**WHAT THE TASK REQUIRES**
Reproduce verbatim every line from the one that includes "Within the items" to the closing line of the entries; omit everything before it.

**SUPPLIED DATA**
§ §
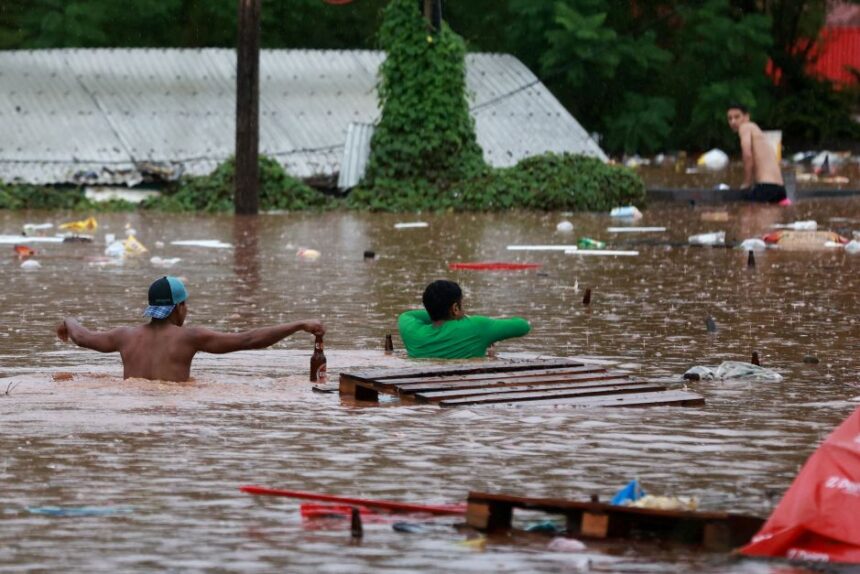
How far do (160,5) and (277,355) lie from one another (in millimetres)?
30165

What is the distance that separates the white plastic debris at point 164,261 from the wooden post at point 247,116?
8.14m

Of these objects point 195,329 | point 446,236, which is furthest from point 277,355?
point 446,236

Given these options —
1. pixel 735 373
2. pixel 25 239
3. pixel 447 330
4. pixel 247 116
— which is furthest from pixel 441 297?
pixel 247 116

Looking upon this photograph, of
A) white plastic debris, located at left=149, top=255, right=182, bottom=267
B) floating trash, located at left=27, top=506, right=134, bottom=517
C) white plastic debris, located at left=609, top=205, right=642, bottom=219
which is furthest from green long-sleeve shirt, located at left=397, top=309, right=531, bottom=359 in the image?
white plastic debris, located at left=609, top=205, right=642, bottom=219

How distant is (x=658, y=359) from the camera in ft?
40.8

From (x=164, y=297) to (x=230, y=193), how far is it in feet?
63.1

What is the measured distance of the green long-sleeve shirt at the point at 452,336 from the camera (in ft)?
39.3

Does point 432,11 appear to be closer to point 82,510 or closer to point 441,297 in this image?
point 441,297

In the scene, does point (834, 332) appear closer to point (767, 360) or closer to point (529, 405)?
point (767, 360)

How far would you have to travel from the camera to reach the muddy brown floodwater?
→ 7016 millimetres

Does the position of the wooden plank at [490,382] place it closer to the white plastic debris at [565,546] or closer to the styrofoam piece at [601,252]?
the white plastic debris at [565,546]

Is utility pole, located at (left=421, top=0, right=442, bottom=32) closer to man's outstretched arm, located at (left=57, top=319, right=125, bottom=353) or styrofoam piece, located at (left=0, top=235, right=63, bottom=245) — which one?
styrofoam piece, located at (left=0, top=235, right=63, bottom=245)

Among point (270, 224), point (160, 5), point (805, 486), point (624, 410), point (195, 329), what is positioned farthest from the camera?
point (160, 5)

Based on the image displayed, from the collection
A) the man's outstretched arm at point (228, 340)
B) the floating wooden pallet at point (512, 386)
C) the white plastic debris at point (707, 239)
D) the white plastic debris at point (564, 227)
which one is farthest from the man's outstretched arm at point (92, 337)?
the white plastic debris at point (564, 227)
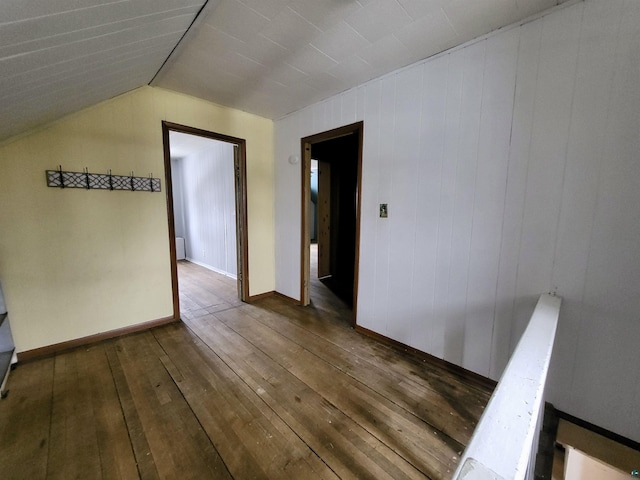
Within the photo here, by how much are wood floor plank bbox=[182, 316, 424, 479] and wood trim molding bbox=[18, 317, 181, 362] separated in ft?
3.02

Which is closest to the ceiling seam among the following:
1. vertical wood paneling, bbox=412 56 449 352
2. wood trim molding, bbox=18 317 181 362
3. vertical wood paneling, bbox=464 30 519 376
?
vertical wood paneling, bbox=412 56 449 352

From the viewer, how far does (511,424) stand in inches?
22.6

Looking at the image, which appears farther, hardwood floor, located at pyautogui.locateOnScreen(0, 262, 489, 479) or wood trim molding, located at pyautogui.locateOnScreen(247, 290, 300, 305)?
wood trim molding, located at pyautogui.locateOnScreen(247, 290, 300, 305)

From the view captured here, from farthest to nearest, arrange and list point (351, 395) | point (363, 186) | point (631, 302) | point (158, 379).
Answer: point (363, 186)
point (158, 379)
point (351, 395)
point (631, 302)

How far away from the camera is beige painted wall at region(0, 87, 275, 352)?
1961mm

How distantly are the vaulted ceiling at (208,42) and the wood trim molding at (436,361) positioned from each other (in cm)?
234

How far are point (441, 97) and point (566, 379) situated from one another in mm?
2016

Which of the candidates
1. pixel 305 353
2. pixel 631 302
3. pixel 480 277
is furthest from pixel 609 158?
pixel 305 353

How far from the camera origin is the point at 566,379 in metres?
1.48

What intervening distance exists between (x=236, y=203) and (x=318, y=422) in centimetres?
261

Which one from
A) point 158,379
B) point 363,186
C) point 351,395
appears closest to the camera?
point 351,395

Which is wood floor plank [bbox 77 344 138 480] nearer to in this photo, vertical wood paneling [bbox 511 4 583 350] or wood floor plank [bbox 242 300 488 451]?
wood floor plank [bbox 242 300 488 451]

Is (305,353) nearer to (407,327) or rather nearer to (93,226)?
(407,327)

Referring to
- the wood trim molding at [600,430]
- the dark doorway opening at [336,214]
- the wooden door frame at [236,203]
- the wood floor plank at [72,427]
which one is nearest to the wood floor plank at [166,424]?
the wood floor plank at [72,427]
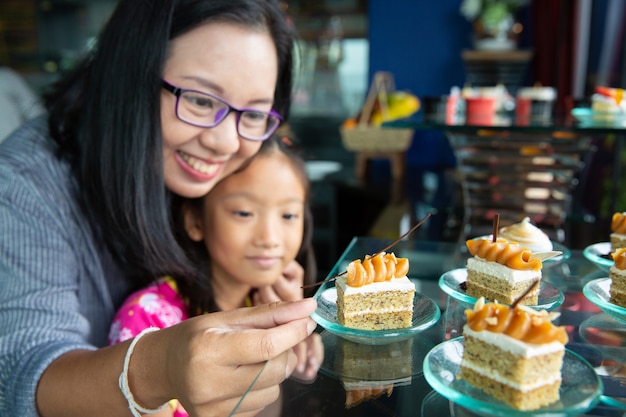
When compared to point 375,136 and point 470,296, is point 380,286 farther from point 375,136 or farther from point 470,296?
point 375,136

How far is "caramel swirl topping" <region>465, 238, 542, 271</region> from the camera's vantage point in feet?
3.69

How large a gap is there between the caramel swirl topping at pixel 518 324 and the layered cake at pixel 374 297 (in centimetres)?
18

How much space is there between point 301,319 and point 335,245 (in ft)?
12.8

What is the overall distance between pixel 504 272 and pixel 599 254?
36 centimetres

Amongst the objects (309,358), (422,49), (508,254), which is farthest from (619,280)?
(422,49)

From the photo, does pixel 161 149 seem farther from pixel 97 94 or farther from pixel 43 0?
pixel 43 0

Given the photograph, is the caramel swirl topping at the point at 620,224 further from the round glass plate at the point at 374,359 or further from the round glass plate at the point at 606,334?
the round glass plate at the point at 374,359

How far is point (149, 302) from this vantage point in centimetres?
161

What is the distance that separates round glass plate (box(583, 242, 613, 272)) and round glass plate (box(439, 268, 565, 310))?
0.16 metres

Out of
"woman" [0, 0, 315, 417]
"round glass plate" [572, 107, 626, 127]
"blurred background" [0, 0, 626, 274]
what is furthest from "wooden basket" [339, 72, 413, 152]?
"woman" [0, 0, 315, 417]

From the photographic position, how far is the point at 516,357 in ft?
2.68

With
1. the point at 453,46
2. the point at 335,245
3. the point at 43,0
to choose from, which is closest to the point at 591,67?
the point at 453,46

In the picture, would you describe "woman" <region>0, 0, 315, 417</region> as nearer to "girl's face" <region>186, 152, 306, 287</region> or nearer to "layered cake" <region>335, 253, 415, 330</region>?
"girl's face" <region>186, 152, 306, 287</region>

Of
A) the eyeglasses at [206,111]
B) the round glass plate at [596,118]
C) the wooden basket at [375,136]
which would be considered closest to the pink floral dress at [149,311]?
the eyeglasses at [206,111]
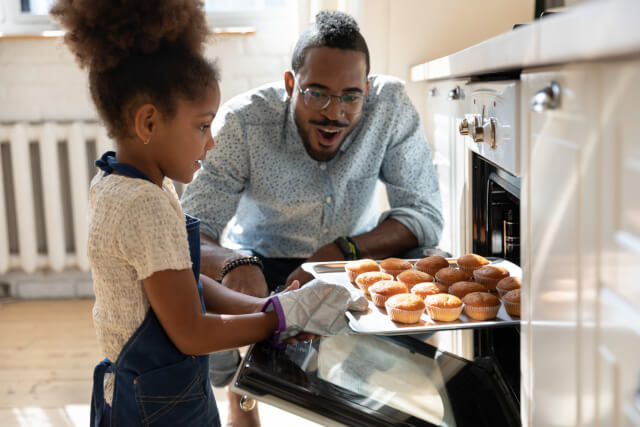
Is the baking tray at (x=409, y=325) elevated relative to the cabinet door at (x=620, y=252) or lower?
lower

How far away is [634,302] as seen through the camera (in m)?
0.53

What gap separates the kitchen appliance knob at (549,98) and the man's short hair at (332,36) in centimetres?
103

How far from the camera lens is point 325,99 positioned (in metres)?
1.67

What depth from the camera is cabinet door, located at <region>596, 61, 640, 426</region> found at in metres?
0.52

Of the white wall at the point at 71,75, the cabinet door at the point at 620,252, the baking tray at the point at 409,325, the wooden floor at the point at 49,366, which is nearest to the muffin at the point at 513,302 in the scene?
the baking tray at the point at 409,325

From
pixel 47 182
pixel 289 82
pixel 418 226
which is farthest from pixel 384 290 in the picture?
pixel 47 182

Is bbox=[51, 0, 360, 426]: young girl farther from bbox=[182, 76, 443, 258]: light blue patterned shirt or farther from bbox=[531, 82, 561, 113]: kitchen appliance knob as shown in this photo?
bbox=[182, 76, 443, 258]: light blue patterned shirt

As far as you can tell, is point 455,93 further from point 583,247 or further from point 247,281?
point 583,247

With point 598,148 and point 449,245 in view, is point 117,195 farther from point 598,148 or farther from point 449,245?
point 449,245

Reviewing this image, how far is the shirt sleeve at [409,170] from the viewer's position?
1824mm

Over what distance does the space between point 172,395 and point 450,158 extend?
100 centimetres

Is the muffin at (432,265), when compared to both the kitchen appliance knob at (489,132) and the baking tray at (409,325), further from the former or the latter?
the kitchen appliance knob at (489,132)

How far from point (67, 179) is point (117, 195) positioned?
2.45 meters

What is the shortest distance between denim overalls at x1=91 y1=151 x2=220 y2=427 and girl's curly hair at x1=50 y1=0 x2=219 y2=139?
0.33 ft
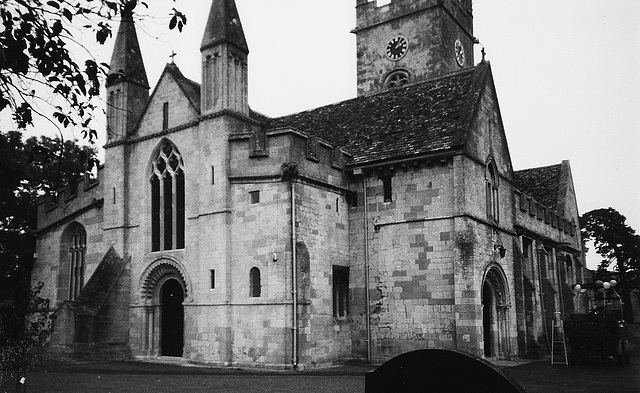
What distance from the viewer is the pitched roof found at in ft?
75.9

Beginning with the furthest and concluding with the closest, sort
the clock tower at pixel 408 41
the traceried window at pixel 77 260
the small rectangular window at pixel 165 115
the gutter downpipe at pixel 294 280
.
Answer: the clock tower at pixel 408 41 → the traceried window at pixel 77 260 → the small rectangular window at pixel 165 115 → the gutter downpipe at pixel 294 280

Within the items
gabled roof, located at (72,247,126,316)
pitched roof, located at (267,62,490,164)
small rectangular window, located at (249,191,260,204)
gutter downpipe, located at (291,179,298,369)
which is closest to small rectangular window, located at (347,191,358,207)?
pitched roof, located at (267,62,490,164)

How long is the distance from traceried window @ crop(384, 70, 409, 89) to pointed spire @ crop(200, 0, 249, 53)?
18375 millimetres

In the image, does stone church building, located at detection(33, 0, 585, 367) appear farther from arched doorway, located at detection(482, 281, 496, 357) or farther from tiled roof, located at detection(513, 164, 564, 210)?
tiled roof, located at detection(513, 164, 564, 210)

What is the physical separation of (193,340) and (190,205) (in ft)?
16.7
§ §
**TASK OUTPUT**
Within the items
gabled roof, located at (72,247,126,316)
pitched roof, located at (267,62,490,164)
small rectangular window, located at (249,191,260,204)
gutter downpipe, located at (291,179,298,369)
which is closest to small rectangular window, located at (347,191,358,207)?
pitched roof, located at (267,62,490,164)

How long is the distance from traceried window @ crop(384, 70, 409, 89) to pointed spire @ crop(200, 0, 249, 53)?
18375 millimetres

In the image, does stone church building, located at detection(33, 0, 585, 367) appear farther from arched doorway, located at detection(482, 281, 496, 357) or farther from tiled roof, located at detection(513, 164, 564, 210)?
tiled roof, located at detection(513, 164, 564, 210)

What is the physical separation of (193,340) and (190,205) (in ft)?
16.7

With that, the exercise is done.